Le sot systémique, quant à lui, s’emblématise sur le visage de l’abruti arrogant de bureau qui refuse de penser et agit comme une machine n’exerçant même pas le pouvoir discrétionnaire que le système quoique infect tel qu’il est, lui reconnaît. C’est le sot dictateur qui se plaît à user bêtement et tyranniquement du pouvoir qu’il a de décider. Sa balourdise en fait un rouage sans esprit ni conscience, juste un rouage, une pièce de la mécanique sociétale institutionnelle. Un vrai déchet de la méchanceté et de la mesquinerie, qui laisserait mourir un homme parce que son cas ne correspond pas exactement aux cas prescrits dans le règlement institutionnel, plutôt que de prendre une décision généreuse personnalisée ne dérangeant du reste rien ni personne.
Le sot scolarisé est le sot pangloss, bêtement intumescent dans la récitation idiote de ses lectures voire de ce qu’il entend dire ses maîtres. C’est le bruyant écho livresque qui connaît toutes les références mais ne pose jamais par lui-même de questions authentiques non prédéfinies sur les idées, choses et situations sur lesquelles il a lu le compte rendu du regard porté par les auteurs qu’il cite. Complexé d’infériorité, surtout d’infériorité intellectuelle, minable jusqu’à la reptation, il ne se sent pas assez humain pour oser penser. Sa vie est une suite de morbides récitations pédantesques et blêmes des auteurs classiques ou de mode qu’il gargarise de son mufle plein de perlèche; rempli qu’il est de rouerie dans ses conneries. Il hait tout penseur qui pense en propre, tout interrogateur non aligné, et il adore s’ériger juge du savoir d’autrui. Il se retrousse le nez sur les compétences de quiconque n’est pas dans ses codes scolaires, et il fait des galéjades idiotes, lorsqu’il présage que l’autre n’est pas de sa famille de perroquets hautains, de ventriloques savants des boîtes à programmes de sa scolarisation. Telle une palilalie, son soi disant savoir ponctué de parchemins scolaires n’est qu’un psittacisme facticement élaboré pour impressionner la foule plus ou moins scolarisée et épater le vulgum pecus. C’est le sot extrême, par sa mort à l’intelligence, son meurtre de l’imagination et sa destruction de la spontanéité réflexive devant l’atypique qu’il n’a pas étudié par chœur.

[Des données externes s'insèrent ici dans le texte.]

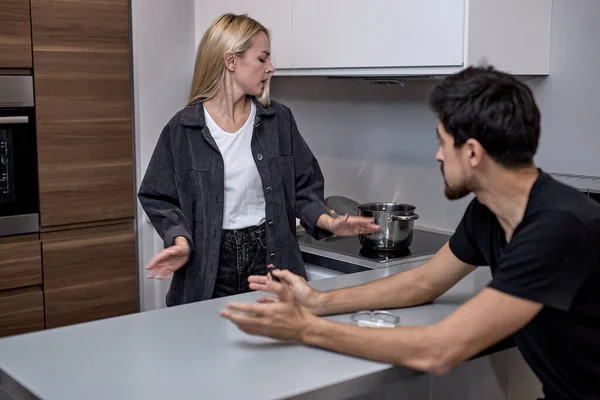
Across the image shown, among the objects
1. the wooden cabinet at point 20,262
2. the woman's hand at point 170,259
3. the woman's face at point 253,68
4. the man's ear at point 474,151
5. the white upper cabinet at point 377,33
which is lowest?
the wooden cabinet at point 20,262

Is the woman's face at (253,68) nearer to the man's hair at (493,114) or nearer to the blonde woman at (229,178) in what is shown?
the blonde woman at (229,178)

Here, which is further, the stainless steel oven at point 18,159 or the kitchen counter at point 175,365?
the stainless steel oven at point 18,159

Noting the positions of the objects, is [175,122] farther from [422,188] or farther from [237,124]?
[422,188]

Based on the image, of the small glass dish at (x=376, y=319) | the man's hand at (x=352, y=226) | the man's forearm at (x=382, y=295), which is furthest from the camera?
the man's hand at (x=352, y=226)

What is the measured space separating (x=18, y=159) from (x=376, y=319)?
1825 mm

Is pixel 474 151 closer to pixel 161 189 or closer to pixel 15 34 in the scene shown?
pixel 161 189

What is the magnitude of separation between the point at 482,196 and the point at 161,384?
2.38 ft

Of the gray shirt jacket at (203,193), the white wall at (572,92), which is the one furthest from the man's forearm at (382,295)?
the white wall at (572,92)

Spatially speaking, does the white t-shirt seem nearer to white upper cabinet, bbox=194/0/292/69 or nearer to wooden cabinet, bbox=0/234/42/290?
white upper cabinet, bbox=194/0/292/69

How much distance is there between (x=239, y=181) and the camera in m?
2.40

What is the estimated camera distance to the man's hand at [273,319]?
1524 millimetres

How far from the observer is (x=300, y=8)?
→ 9.30 feet

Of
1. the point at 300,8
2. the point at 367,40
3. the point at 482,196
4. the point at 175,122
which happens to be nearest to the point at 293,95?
the point at 300,8

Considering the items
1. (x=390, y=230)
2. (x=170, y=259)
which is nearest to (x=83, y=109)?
(x=170, y=259)
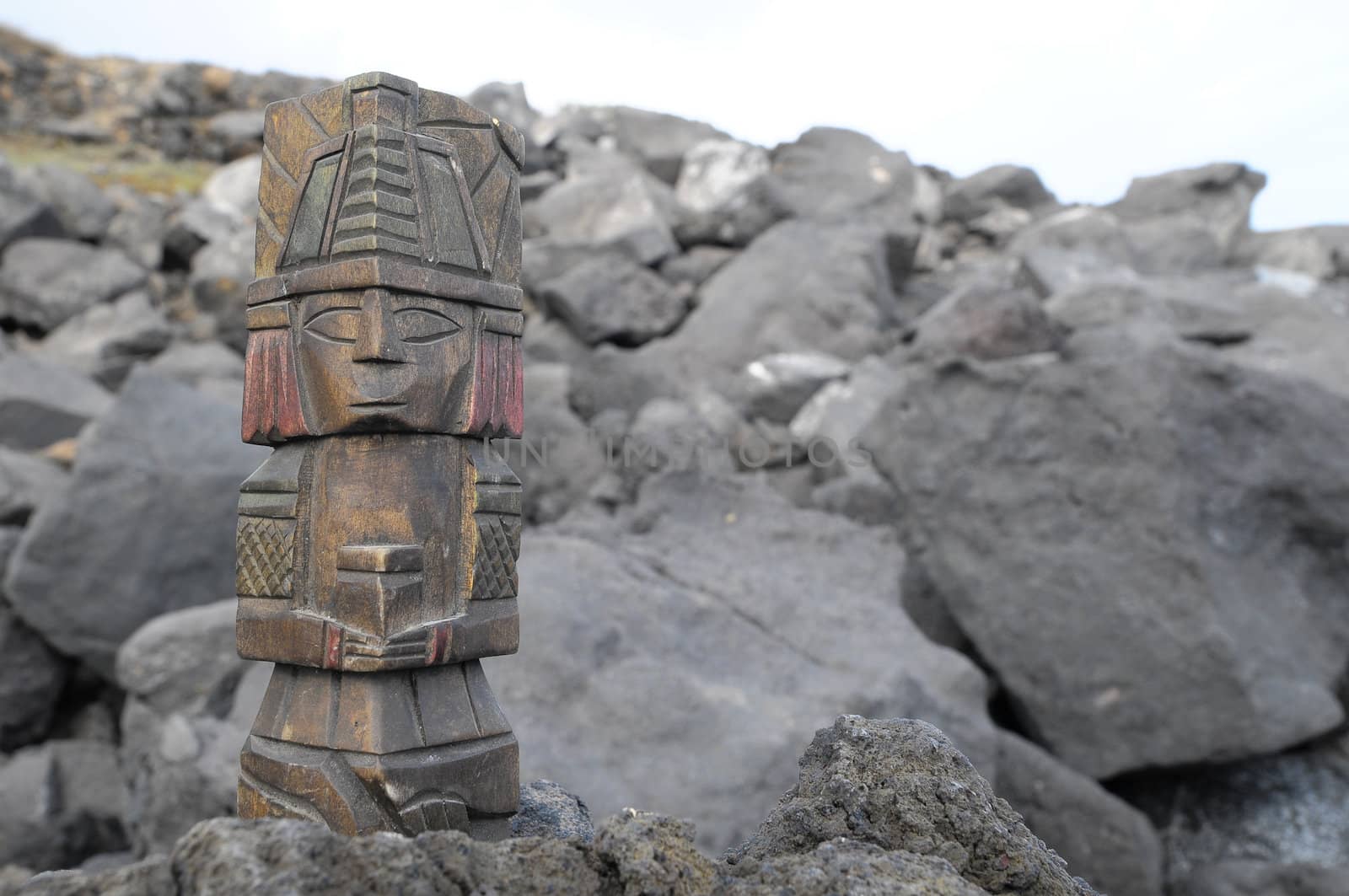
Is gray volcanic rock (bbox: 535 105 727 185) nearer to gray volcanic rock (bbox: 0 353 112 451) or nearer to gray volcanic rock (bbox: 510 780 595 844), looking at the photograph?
gray volcanic rock (bbox: 0 353 112 451)

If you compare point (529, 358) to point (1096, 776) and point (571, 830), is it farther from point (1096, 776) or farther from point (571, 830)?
point (571, 830)

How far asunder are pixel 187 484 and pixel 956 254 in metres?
10.8

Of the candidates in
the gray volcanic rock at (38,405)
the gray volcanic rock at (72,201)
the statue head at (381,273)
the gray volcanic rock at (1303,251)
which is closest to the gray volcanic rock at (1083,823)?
the statue head at (381,273)

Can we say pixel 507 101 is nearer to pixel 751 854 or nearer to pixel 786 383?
pixel 786 383

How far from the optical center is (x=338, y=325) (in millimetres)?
2637

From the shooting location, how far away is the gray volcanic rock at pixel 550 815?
2934 millimetres

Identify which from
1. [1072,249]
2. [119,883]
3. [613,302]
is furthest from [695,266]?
[119,883]

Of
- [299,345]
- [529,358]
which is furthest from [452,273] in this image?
[529,358]

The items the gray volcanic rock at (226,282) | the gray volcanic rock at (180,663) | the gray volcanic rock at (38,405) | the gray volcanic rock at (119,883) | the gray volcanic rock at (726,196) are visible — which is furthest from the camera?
the gray volcanic rock at (726,196)

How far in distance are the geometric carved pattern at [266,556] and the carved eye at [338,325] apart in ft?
1.74

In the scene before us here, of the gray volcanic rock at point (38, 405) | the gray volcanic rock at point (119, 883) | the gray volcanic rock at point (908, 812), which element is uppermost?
the gray volcanic rock at point (38, 405)

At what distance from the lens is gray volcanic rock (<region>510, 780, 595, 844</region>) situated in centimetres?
293

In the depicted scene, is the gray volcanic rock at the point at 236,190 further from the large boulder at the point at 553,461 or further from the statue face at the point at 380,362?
the statue face at the point at 380,362

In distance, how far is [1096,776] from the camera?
564cm
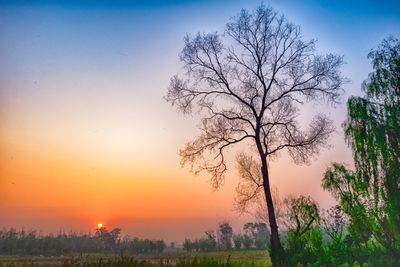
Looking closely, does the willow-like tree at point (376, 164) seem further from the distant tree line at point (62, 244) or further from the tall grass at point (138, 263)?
the distant tree line at point (62, 244)

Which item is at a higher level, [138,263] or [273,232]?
[273,232]

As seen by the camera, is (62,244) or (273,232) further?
(62,244)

Avec toutes les immenses facultés dont Dieu a pourvu le genre humain et vu les prétentions humaines légitimes à la dignité, il est temps d’en finir par une révolution de l’école et des modalités de transmission du savoir, avec le règne infâme, dégradant, despotique de la sottise en nos sociétés qui, d’ailleurs, se définissent comme précisément sociétés du savoir. Car le savoir vrai commence lorsque l’homme doté de lectures et études, prend conscience de sa capacité de spontanéité analytique et réflexive pour les développer et les appliquer par delà les colossaux curricula des programmes scolaires, au-delà de la masse d’encre livresque et de leur répétition servile par la canaille inculte, méprisable, sottement scolarisée et surdiplômée qui déshumanise l’entendement, dénature l’intelligence en croyant conspuer dans son arrogance malotrue, les mérites intellectuels.